* Description of the task *
Render the data as a Markdown table with the columns No. and Line, one numbered row per line, omitting blank lines and pictures. Begin with the line that contains "Here are some" and include every line through the end of the data.

* Materials provided *
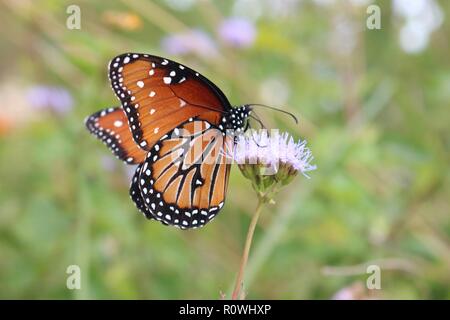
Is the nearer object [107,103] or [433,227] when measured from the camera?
[107,103]

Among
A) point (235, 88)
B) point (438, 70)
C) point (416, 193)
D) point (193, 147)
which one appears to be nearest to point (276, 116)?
point (235, 88)

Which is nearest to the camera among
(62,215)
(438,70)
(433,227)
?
(62,215)

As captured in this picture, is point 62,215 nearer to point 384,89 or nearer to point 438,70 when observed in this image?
point 384,89

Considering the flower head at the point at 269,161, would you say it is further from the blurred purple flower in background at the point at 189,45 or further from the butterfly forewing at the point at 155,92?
the blurred purple flower in background at the point at 189,45

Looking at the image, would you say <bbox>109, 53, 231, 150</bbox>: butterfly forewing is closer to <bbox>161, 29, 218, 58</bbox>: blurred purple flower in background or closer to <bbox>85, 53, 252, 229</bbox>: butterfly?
<bbox>85, 53, 252, 229</bbox>: butterfly

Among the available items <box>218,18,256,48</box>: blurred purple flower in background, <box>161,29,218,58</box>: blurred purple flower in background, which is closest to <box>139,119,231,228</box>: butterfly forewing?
<box>161,29,218,58</box>: blurred purple flower in background

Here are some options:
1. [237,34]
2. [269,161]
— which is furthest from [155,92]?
[237,34]
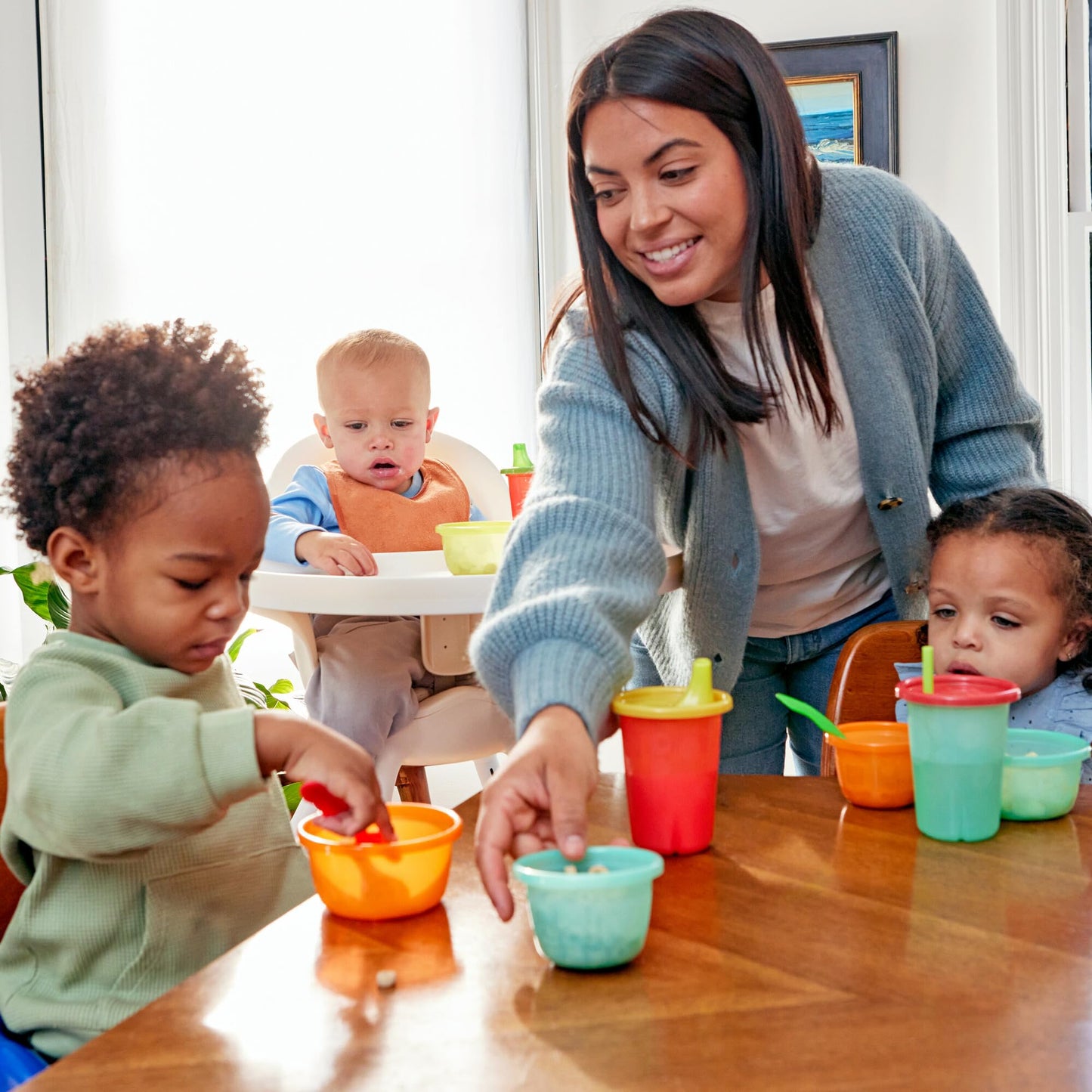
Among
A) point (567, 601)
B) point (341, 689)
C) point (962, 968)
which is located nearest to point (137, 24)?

* Expected answer *
| No. | Line |
|---|---|
| 1 | Here are some options: |
| 2 | 1. [237,34] |
| 3 | 2. [269,161] |
| 4 | — which is furthest from [155,92]? |
| 5 | [237,34] |
| 6 | Among |
| 7 | A) point (567, 601) |
| 8 | B) point (341, 689) |
| 9 | C) point (962, 968) |
| 10 | which is located nearest to point (137, 24)? |